These companies grapple with a wide variety of fraudulent activities where some users rig addresses to avail discounts or commit a fraud. This has been a major pain point for e-commerce companies which bank on the last-mile logistics and ultimately bleed revenues.
But fraud is just one aspect of the complicated address challenge. For instance, in many developed countries, latitude and longitude information of each address is also available. In many developing countries such as India, such accuracy in information is not available or is only partial.
Flipkart, one of the biggest e-commerce companies in India, is turning to Machine Learning and Artificial Intelligence to solve the complicated address puzzle.
We spoke to senior Flipkart data scientist Ravindra Babu on how the company uses new age technologies to build an ‘address intelligence’.
The Address Conundrum
One of the rudimentary problems Flipkart faces is the variation in spellings for a common place.
“There are many problems that are native to India. Address is one of them. In a given household, say there six members in a family. Each of them will write their address in different ways. There is no uniformity, although the house members are literate. Say Marathahalli in Bangalore can be written in two ways—Maratha Halli or Marathahalli. So there are these kinds of challenges," he said.
“So, if you want to involve a model when you expect a machine to understand these complications, that’s where the challenge lies. Any AI problem we come across, first thing we do is go through the data, get a feel about the data than really thinking of a model. We also consider how much of pre-processing is required and how much variability the data entails."
“On an average 9-10 words are sufficient for a shipment to reach a particular place (example: person’s name, TCS, near ITPL Bangalore). However, some people include details like cubicle number, extension number, directions to reach the place from nearest bus stop. We don’t restrict users while specifying addresses because we don’t want to give a bad experience. This makes an address length to almost 200 words. These kinds of addresses will be difficult for a machine to understand."
Flipkart is also working to get the addresses marked on the map. It has partnered with maps service providers like MapMyIndia for geo-tagging locations. But the challenge lies in building a solution where the data works according to the geo-location information while addressing the problem of wrong spellings.
How the system works
Ravindra Babu observed that without a model in place, delivery hub staff will have to manually go through each shipment and distribute to field executives. This will make the process more tedious and time-consuming.
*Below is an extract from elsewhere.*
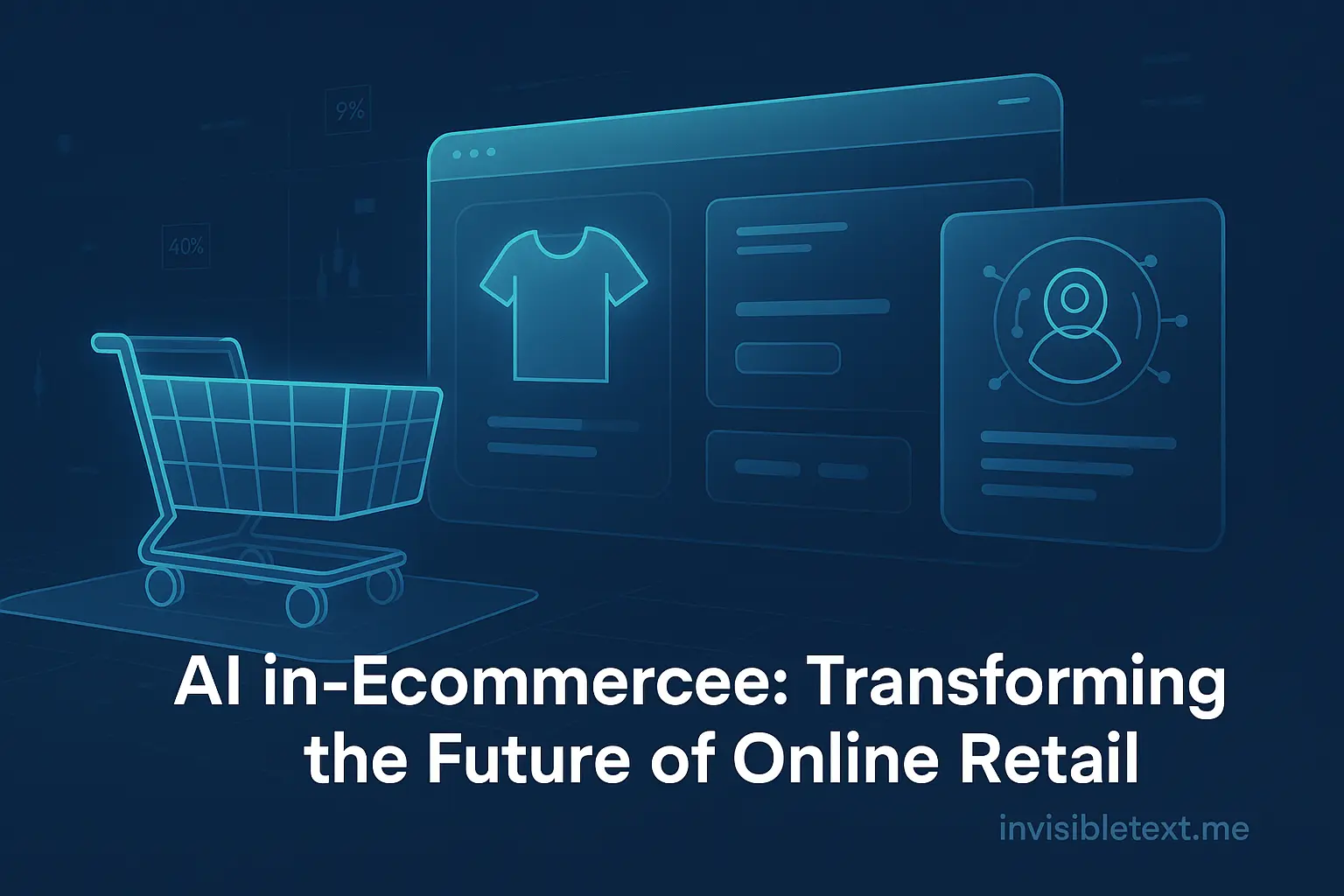 9%

40%

AI in-Ecommercee: Transforming the Future of Online Retail

invisibletext.me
Flipkart first tries to understand how the addresses are given. The idea is to make sense of these addresses without asking the customers to type the addresses differently. The company uses a learning model to identify whether the address is monkey typed—addresses containing randomly typed alphanumeric characters.
The process also involves leveraging the expertise of field executives who have a better understanding of local addresses. Before deploying a model, the data is rectified, validated and monitored. The mechanism ensures that the data is coherent as different executives may have labelled these data differently.
With a solution in place, the technology automatically provides a sub-area name. This makes the entire process faster and simpler.
Babu said the team has also improved geo-tagging. But there are some other challenges as well. Some people write wrong pin codes. And in some cases, a few areas have same pin codes. The scientists use a different model to solve the problem. The idea is to make the machine suggest the user right pin code for their area.
Powerful Systems Under-The-Hood
Flipkart uses both conventional machine learning models and deep learning solutions which are used for various purposes, including the fix for address problem.
“We have enough infrastructure, which include cloud-based computing and Flipkart-owned solutions, coupled with powerful GPUs and CPUs to solve these problems. We have a number of models deployed to look into various aspects. For instance, our machines can understand if a user has entered a monkey-typed address or non-genuine address," he explained.
Open-source, human intervention and more
Babu said they have thought about open-sourcing the model.
“We also have thoughts that when we have enough address intelligence, we can also make it open-source and deploy it across India. We are still maturing but in a broad sense we might do that in the future," he said.
On human intervention, he asserted that in some cases, human intervention may be required, especially when the model is yet to be rectified and the problem has to be resolved. In those cases, the problem has to be addressed using manual intervention.
“If you’re able to make sense of data and you’re able to build a model, there are two broad ways of approaching a problem — supervised classification and unsupervised classification. For supervised classification, you need labels. Someone needs to feed the data. In case of addresses, field executives are the teachers that this is the right label and this is a wrong label. Someone has to be telling the machine that. The moment you’re able to make sense of the entire problem, you have data in complete sense and you’re able to model. Then you try to see how precise your prediction is going to be. How many fraudsters you can catch versus how well you can predict a fraudster is a fraudster," he explained.